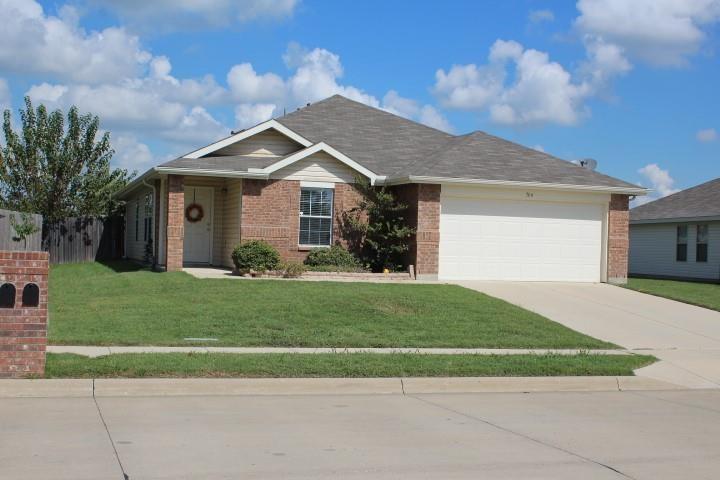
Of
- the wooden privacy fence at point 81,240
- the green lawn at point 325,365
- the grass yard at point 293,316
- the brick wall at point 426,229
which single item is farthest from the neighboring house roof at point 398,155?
the wooden privacy fence at point 81,240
* * *
Stated exercise:
In the stretch from the start of the records through the line containing "which single item", change "brick wall" to "stone wall" and write that stretch out again with nothing else altered. Leave the pictures out of your answer.

Written response:
Of
- the wooden privacy fence at point 81,240
- the green lawn at point 325,365
- the grass yard at point 293,316
- the stone wall at point 426,229
which single item is farthest from the neighboring house roof at point 398,155?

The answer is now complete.